Records of scene-based questions:
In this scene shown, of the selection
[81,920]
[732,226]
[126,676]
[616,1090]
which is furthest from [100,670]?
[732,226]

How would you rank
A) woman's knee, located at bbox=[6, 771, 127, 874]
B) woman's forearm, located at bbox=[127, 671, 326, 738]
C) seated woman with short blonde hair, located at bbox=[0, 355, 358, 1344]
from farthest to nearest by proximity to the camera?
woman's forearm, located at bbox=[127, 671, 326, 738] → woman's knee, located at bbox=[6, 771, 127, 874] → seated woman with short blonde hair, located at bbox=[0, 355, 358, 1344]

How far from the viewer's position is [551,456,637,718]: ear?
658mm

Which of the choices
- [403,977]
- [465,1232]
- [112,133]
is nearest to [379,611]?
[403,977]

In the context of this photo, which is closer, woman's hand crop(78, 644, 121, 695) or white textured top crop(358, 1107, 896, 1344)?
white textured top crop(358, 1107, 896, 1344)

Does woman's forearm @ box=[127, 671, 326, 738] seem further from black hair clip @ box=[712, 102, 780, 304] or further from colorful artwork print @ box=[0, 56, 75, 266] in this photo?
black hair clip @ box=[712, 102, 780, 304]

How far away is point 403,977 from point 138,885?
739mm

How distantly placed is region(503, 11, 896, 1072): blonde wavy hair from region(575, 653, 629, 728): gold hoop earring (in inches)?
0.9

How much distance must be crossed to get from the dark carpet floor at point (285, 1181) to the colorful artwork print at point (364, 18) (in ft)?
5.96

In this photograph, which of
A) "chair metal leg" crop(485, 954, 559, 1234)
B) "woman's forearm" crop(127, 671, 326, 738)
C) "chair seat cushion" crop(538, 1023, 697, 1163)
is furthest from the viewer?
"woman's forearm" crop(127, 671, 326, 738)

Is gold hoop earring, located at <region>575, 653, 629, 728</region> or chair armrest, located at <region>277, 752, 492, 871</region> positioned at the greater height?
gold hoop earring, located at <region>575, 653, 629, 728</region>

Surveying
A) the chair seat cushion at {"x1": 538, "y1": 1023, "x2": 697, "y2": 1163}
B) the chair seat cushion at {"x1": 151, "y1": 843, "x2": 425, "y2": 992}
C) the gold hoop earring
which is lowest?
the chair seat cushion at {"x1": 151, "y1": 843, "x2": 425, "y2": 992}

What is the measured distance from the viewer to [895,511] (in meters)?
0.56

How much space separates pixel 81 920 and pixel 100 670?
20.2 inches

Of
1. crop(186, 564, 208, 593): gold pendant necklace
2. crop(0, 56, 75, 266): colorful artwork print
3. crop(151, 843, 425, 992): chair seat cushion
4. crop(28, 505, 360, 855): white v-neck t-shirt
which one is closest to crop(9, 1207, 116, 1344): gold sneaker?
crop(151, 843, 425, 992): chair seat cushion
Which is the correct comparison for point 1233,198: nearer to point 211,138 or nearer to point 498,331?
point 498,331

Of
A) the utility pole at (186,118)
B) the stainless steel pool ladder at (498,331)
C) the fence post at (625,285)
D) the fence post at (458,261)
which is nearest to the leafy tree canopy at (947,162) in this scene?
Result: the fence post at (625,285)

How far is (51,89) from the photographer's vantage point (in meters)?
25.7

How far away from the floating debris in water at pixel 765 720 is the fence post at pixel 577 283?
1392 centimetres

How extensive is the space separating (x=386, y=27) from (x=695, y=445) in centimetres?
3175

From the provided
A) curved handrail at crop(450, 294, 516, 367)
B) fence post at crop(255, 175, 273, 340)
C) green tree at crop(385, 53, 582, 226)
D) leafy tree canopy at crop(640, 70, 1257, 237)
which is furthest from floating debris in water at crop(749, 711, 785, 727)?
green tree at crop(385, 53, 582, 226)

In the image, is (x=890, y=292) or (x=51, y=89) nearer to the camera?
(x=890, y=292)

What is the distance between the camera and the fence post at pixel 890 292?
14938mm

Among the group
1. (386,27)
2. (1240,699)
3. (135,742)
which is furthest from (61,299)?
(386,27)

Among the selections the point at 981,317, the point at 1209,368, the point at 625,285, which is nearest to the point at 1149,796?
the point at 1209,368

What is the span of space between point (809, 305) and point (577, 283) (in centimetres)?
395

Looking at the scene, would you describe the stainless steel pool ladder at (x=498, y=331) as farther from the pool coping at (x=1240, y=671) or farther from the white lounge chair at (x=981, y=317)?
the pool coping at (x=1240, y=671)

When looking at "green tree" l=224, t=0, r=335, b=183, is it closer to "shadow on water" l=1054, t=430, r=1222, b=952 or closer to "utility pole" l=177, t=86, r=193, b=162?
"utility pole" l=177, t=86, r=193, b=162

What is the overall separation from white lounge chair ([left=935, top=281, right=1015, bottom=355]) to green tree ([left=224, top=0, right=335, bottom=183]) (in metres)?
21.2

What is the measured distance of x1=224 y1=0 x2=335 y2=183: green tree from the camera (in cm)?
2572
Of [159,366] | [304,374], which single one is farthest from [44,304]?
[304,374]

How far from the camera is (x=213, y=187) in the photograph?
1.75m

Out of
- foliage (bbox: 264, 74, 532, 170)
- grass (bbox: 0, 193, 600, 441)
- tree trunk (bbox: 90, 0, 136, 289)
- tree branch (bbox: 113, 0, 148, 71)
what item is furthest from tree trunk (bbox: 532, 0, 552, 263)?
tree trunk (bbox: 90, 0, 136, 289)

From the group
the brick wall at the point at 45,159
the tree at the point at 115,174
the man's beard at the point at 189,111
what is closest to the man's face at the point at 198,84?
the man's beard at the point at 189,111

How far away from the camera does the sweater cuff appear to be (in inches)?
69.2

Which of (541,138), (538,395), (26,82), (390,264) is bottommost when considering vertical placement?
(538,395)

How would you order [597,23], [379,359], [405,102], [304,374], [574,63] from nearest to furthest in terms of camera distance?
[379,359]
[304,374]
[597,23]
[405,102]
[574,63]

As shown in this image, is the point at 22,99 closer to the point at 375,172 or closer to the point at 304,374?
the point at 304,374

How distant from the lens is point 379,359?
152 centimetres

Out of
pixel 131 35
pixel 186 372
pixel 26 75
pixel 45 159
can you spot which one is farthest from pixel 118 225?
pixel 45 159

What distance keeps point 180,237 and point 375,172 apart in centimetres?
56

STATED GOAL – Can you reproduce all of the data above verbatim, line for line?

TASK ANSWER –
In this scene shown, of the selection
[81,920]
[732,226]
[126,676]
[616,1090]
which is furthest from [100,670]?
[732,226]

How would you rank
A) woman's knee, located at bbox=[6, 771, 127, 874]
B) woman's forearm, located at bbox=[127, 671, 326, 738]
C) seated woman with short blonde hair, located at bbox=[0, 355, 358, 1344]
from farthest to nearest by proximity to the camera?
woman's forearm, located at bbox=[127, 671, 326, 738] → woman's knee, located at bbox=[6, 771, 127, 874] → seated woman with short blonde hair, located at bbox=[0, 355, 358, 1344]

How far from the viewer's position is [551,456,637,718]: ear?
658mm

Which of the choices
- [403,977]
- [465,1232]
- [112,133]
is nearest to [379,611]?
[403,977]

In the context of this photo, which is closer, woman's hand crop(78, 644, 121, 695) or white textured top crop(358, 1107, 896, 1344)?
white textured top crop(358, 1107, 896, 1344)

Does woman's forearm @ box=[127, 671, 326, 738] seem further from black hair clip @ box=[712, 102, 780, 304] or further from colorful artwork print @ box=[0, 56, 75, 266] in this photo?
black hair clip @ box=[712, 102, 780, 304]

How far away is point 403,977 from point 138,885?
739mm

How distantly placed is region(503, 11, 896, 1072): blonde wavy hair from region(575, 653, 629, 728): gold hoop earring (in inches)?
0.9

How much distance must be crossed to get from the dark carpet floor at point (285, 1181) to the colorful artwork print at point (364, 18) (in ft)?
5.96

In this photograph, which of
A) "chair metal leg" crop(485, 954, 559, 1234)
B) "woman's forearm" crop(127, 671, 326, 738)
C) "chair seat cushion" crop(538, 1023, 697, 1163)
is furthest from the viewer?
"woman's forearm" crop(127, 671, 326, 738)

Is gold hoop earring, located at <region>575, 653, 629, 728</region> or chair armrest, located at <region>277, 752, 492, 871</region> positioned at the greater height?
gold hoop earring, located at <region>575, 653, 629, 728</region>

Surveying
A) the chair seat cushion at {"x1": 538, "y1": 1023, "x2": 697, "y2": 1163}
B) the chair seat cushion at {"x1": 151, "y1": 843, "x2": 425, "y2": 992}
C) the gold hoop earring
which is lowest?
the chair seat cushion at {"x1": 151, "y1": 843, "x2": 425, "y2": 992}

What is the measured distance from the viewer to [895,511] (in meters)?
0.56

How much space separates pixel 81 920 and pixel 100 670?
20.2 inches

Of
1. crop(186, 564, 208, 593): gold pendant necklace
2. crop(0, 56, 75, 266): colorful artwork print
3. crop(151, 843, 425, 992): chair seat cushion
4. crop(28, 505, 360, 855): white v-neck t-shirt
which one is closest to crop(9, 1207, 116, 1344): gold sneaker?
crop(151, 843, 425, 992): chair seat cushion
Which is the correct comparison for point 1233,198: nearer to point 211,138 or nearer to point 498,331?
point 498,331

Of
A) the utility pole at (186,118)
B) the stainless steel pool ladder at (498,331)
C) the fence post at (625,285)
D) the fence post at (458,261)
which is nearest to the leafy tree canopy at (947,162) in this scene?
Result: the fence post at (625,285)

How far is (51,89) from the photographer's vantage point (in meters)?
25.7

How far away from the floating debris in water at pixel 765 720 is the fence post at pixel 577 283?
1392 centimetres

How extensive is the space separating (x=386, y=27) from (x=695, y=445) in centimetres?
3175

From the provided
A) curved handrail at crop(450, 294, 516, 367)
B) fence post at crop(255, 175, 273, 340)
C) green tree at crop(385, 53, 582, 226)
D) leafy tree canopy at crop(640, 70, 1257, 237)
which is furthest from floating debris in water at crop(749, 711, 785, 727)?
green tree at crop(385, 53, 582, 226)

In the image, is (x=890, y=292) or (x=51, y=89) nearer to the camera?
(x=890, y=292)

What is the distance between the camera and the fence post at pixel 890 292?
14938mm

Among the group
1. (386,27)
2. (1240,699)
3. (135,742)
which is furthest from (61,299)?
(386,27)

Among the selections the point at 981,317, the point at 1209,368, the point at 625,285, which is nearest to the point at 1149,796?
the point at 1209,368

What is the span of space between point (809, 305) and point (577, 283) (in centimetres)?
395

Looking at the scene, would you describe the stainless steel pool ladder at (x=498, y=331) as farther from the pool coping at (x=1240, y=671) or farther from the white lounge chair at (x=981, y=317)?
the pool coping at (x=1240, y=671)

When looking at "green tree" l=224, t=0, r=335, b=183, is it closer to "shadow on water" l=1054, t=430, r=1222, b=952 or closer to "utility pole" l=177, t=86, r=193, b=162?
"utility pole" l=177, t=86, r=193, b=162

What is the overall separation from white lounge chair ([left=935, top=281, right=1015, bottom=355]) to green tree ([left=224, top=0, right=335, bottom=183]) (in metres)?
21.2

What is the measured distance of x1=224 y1=0 x2=335 y2=183: green tree from the camera (in cm)?
2572
Of [159,366] | [304,374], which single one is farthest from [44,304]?
[304,374]

How far from the camera is (x=213, y=187) in the photograph?
1.75m

Out of
- foliage (bbox: 264, 74, 532, 170)
- grass (bbox: 0, 193, 600, 441)
- tree trunk (bbox: 90, 0, 136, 289)
- tree branch (bbox: 113, 0, 148, 71)
what item is furthest from tree trunk (bbox: 532, 0, 552, 263)?
tree trunk (bbox: 90, 0, 136, 289)

From the group
the brick wall at the point at 45,159
the tree at the point at 115,174
the man's beard at the point at 189,111
what is closest to the man's face at the point at 198,84?
the man's beard at the point at 189,111

How far away from the camera does the sweater cuff appear to be (in inches)?
69.2

Which of (541,138), (538,395), (26,82), (390,264) is bottommost when considering vertical placement?
(538,395)

How would you order [597,23], [379,359], [405,102], [304,374], [574,63] from nearest to furthest in terms of camera distance?
[379,359]
[304,374]
[597,23]
[405,102]
[574,63]

As shown in this image, is the point at 22,99 closer to the point at 375,172 or closer to the point at 304,374?
the point at 304,374

How distant from the lens is point 379,359?
152 centimetres

Out of
pixel 131 35
pixel 186 372
pixel 26 75
pixel 45 159
can you spot which one is farthest from pixel 118 225?
pixel 45 159

What distance keeps point 180,237 and point 375,172 apart in centimetres?
56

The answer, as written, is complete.